## begin Document section
Convolutional neural networks performance evaluation applied to automated pavement crack detection

Authors

  • Francisco Dalla Rosa Federal University of Passo Fundo, Rio Grande do Sul – Brazil, https://orcid.org/0000-0001-6902-1430
  • Laura Dall'Igna Favretto Federal University of Passo Fundo, Rio Grande do Sul – Brazil,
  • Vítor Borba Rodrigues Federal University of Passo Fundo, Rio Grande do Sul – Brazil,
  • Nasir G. Gharaibeh Texas A&M University, Texas – Estados Unidos

DOI:

https://doi.org/10.14295/transportes.v28i5.2283

Keywords:

Convolutional neural network. Pavement management systems. Automated pavement crack detection. Computing vision.
## end Document section
## begin Data excerpts
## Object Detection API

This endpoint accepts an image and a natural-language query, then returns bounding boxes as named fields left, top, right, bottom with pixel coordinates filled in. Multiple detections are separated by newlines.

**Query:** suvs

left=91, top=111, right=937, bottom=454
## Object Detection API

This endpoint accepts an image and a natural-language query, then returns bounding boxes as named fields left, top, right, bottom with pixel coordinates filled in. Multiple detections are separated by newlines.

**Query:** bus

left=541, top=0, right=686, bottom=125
## end Data excerpts
## begin Data excerpts
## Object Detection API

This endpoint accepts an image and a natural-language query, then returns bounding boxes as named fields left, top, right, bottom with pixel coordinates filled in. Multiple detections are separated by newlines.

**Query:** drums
## end Data excerpts
## begin Data excerpts
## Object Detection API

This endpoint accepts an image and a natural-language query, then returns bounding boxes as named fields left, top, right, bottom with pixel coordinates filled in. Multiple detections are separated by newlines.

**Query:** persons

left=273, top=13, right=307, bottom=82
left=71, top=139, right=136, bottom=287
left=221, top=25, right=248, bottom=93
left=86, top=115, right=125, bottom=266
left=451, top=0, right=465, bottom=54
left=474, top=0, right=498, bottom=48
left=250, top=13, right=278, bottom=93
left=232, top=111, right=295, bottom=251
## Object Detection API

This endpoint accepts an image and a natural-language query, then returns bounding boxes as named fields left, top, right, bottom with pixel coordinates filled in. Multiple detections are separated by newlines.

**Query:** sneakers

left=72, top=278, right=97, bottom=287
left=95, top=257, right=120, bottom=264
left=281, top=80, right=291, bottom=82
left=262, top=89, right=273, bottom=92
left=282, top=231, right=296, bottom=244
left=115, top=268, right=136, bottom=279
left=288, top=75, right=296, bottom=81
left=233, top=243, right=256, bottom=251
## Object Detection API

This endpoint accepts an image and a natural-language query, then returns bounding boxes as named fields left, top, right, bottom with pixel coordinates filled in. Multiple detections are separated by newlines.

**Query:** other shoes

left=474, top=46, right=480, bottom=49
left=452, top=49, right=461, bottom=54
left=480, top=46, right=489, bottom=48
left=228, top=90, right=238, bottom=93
## end Data excerpts
Your goal
Reproduce the passage from the pavement crack detection listing from "https://doi.org/10.14295/transportes.v28i5.2283" to "detection. Computing vision.".

Result
https://doi.org/10.14295/transportes.v28i5.2283

Keywords:

Convolutional neural network. Pavement management systems. Automated pavement crack detection. Computing vision.